- [ОТРЫВОК]
--------

В святоотеческом наследии проводится мысль о том, что Бог сотворил человека и все, что его окружает, таким образом, что одни поступки соответствуют человеческому достоинству и благому устроению мира, другие – противоречат. Человек был наделен способностью познавать добро, избирать его и поступать нравственно. Уступая злым помыслам, сельчане как бы спровоцировали, выпустили наружу темные силы, разыгравшиеся, чтобы воспрепятствовать событию крещения. Они нарушили еще одну Божью заповедь: «Если не обратитесь и не будете как дети, не войдете в Царство Небесное; итак, кто умалится, как это дитя, тот и больше в Царстве Небесном; и кто примет одно такое дитя во имя Мое, тот Меня принимает» (Мф. 18: 3–5).
Вовсе не случайно поэтому метельную путаницу Лесков определяет как «ад», создавая по-настоящему инфернальную картину: «На дворе стоял настоящий ад; буря сильно бушевала, и в сплошной снежной массе, которая тряслась и веялась, невозможно было перевести дыхание. Если таково было близ жилья, в затишье, то что должно было происходить в открытой степи, в которой весь этот ужас должен был застать кумовьев и ребенка? Если это так невыносимо взрослому человеку, то много ли надо было, чтобы задушить этим дитя?» (237). Вопросы поставлены риторические, и, казалось бы, судьба младенца была предрешена. Однако события развиваются по внерациональным законам святочного спасения чудом Божьего Промысла.

--------

- [ПРЕДСТАВЛЕННЫЙ МАТЕРИАЛ]
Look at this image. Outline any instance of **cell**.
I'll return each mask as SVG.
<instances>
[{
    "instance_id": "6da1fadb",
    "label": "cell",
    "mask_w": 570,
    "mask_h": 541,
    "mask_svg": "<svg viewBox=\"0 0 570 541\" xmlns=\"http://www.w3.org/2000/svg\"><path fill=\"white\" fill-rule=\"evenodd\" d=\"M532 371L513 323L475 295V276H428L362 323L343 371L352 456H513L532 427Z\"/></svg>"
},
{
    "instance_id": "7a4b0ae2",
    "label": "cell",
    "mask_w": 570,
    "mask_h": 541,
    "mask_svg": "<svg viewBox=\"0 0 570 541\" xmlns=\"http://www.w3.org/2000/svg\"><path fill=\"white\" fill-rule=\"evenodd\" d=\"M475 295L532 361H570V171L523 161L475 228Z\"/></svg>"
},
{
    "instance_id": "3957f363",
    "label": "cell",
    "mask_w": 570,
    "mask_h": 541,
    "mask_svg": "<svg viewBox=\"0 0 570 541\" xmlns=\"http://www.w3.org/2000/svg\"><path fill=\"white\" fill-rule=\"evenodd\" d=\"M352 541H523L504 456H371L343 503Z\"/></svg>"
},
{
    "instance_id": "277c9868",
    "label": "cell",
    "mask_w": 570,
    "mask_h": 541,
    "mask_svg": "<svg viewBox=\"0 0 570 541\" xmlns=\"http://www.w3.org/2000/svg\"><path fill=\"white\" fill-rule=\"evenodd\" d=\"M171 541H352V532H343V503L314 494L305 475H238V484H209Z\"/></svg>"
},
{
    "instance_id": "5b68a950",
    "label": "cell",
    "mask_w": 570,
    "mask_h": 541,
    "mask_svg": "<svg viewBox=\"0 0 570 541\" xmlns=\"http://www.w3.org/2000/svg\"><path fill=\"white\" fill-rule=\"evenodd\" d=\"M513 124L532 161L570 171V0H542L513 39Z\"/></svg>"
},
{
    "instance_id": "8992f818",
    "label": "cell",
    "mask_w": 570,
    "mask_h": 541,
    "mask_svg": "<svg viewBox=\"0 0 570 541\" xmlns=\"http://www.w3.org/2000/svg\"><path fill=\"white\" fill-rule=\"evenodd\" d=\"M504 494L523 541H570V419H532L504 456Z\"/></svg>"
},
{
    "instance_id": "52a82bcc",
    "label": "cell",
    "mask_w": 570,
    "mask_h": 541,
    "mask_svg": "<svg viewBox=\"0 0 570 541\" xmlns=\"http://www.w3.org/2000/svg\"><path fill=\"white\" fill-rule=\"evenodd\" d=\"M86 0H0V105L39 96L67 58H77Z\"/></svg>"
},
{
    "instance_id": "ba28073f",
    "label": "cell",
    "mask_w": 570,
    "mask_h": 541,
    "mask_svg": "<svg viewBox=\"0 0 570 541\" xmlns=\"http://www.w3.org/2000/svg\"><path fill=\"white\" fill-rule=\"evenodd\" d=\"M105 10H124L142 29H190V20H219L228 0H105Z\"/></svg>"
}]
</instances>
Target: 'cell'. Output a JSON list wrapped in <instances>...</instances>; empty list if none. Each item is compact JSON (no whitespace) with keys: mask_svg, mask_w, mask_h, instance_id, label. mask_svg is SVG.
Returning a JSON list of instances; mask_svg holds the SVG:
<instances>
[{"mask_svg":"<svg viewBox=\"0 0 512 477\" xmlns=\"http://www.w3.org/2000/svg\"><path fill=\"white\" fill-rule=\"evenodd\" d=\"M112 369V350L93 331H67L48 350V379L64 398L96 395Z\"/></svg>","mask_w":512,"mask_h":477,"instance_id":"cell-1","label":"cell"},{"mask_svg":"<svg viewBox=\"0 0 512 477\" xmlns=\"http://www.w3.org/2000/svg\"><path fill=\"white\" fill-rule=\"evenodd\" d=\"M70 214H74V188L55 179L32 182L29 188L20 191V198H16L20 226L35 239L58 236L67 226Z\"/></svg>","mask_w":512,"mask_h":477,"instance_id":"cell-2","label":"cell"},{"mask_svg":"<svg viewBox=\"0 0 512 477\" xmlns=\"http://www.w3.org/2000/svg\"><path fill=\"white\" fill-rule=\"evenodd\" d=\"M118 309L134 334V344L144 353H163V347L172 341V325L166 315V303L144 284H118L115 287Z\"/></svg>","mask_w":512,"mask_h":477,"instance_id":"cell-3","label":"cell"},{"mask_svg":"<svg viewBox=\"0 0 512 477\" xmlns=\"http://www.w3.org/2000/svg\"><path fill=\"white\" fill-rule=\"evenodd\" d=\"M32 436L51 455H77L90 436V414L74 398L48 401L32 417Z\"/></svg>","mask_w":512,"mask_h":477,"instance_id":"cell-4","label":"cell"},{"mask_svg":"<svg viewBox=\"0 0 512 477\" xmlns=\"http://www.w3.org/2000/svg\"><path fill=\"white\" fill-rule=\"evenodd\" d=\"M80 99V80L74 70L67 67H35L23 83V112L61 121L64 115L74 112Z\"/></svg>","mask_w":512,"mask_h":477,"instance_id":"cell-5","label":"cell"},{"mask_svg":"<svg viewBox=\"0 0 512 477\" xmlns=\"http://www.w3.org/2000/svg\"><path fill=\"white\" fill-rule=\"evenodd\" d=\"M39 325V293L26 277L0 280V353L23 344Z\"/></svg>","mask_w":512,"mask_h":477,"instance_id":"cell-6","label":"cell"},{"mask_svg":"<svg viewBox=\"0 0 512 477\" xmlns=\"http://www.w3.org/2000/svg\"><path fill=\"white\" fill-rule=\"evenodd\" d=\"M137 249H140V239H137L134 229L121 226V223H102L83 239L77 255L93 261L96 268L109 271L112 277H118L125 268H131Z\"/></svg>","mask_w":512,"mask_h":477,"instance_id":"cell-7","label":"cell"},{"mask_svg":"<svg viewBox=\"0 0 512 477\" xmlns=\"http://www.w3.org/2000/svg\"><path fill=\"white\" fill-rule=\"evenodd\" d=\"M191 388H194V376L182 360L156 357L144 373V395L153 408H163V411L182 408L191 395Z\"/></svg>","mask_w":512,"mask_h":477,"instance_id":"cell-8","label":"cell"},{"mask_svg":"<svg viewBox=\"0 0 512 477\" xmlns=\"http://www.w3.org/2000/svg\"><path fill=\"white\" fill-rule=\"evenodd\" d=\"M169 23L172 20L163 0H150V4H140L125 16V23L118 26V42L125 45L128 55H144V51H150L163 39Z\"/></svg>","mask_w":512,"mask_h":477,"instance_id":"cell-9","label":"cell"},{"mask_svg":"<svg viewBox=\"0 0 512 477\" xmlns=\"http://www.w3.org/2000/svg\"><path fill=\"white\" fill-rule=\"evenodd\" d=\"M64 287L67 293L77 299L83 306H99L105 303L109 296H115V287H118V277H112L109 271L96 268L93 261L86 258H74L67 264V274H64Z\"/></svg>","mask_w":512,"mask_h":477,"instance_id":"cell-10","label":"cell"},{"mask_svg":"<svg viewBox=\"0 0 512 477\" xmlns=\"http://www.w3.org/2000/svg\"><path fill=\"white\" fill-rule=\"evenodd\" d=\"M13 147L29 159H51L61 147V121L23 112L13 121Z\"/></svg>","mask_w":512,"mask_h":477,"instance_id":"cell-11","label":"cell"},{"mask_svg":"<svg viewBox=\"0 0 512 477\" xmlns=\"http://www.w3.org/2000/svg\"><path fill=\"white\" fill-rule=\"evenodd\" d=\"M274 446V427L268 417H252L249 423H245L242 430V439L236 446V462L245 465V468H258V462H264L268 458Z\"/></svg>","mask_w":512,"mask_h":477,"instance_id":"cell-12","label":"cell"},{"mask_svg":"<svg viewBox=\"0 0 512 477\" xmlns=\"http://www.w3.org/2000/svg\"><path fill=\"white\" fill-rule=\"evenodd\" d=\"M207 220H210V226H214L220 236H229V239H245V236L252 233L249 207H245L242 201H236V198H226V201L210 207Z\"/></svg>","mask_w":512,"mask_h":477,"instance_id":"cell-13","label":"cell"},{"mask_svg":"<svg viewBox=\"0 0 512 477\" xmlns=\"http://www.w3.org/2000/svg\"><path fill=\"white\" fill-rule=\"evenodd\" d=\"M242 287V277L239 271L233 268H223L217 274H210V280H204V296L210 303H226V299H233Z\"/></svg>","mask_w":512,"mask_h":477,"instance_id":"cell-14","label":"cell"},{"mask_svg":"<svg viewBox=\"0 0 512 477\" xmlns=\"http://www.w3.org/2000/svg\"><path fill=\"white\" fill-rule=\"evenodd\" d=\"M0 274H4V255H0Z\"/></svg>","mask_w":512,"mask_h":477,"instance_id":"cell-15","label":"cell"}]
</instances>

--------

- [ЗАДАНИЯ ДЛЯ ВЫПОЛНЕНИЯ]
- A) Воспроизведите дословно ту часть отрывка, которая открывается словами, содержащими «Вовсе не случайно», и завершается словами «чудом Божьего Промысла.».
- B) Каким словом, согласно отрывку, Лесков определяет метельную путаницу?
- C) Установите, согласуются ли с отрывком следующие утверждения: (i) человек был наделён способностью познавать добро; (ii) буря была слабой; (iii) вопросы о судьбе младенца названы риторическими. Для каждого ответьте «да» или «нет» и приведите точную цитату из отрывка.

- [ПОЛНЫЕ ОТВЕТЫ]
- A)
Вовсе не случайно поэтому метельную путаницу Лесков определяет как «ад», создавая по-настоящему инфернальную картину: «На дворе стоял настоящий ад; буря сильно бушевала, и в сплошной снежной массе, которая тряслась и веялась, невозможно было перевести дыхание. Если таково было близ жилья, в затишье, то что должно было происходить в открытой степи, в которой весь этот ужас должен был застать кумовьев и ребенка? Если это так невыносимо взрослому человеку, то много ли надо было, чтобы задушить этим дитя?» (237). Вопросы поставлены риторические, и, казалось бы, судьба младенца была предрешена. Однако события развиваются по внерациональным законам святочного спасения чудом Божьего Промысла.

- B) Лесков определяет её как «ад».

- C)
(i) Да: «Человек был наделен способностью познавать добро, избирать его и поступать нравственно».
(ii) Нет: «буря сильно бушевала».
(iii) Да: «Вопросы поставлены риторические».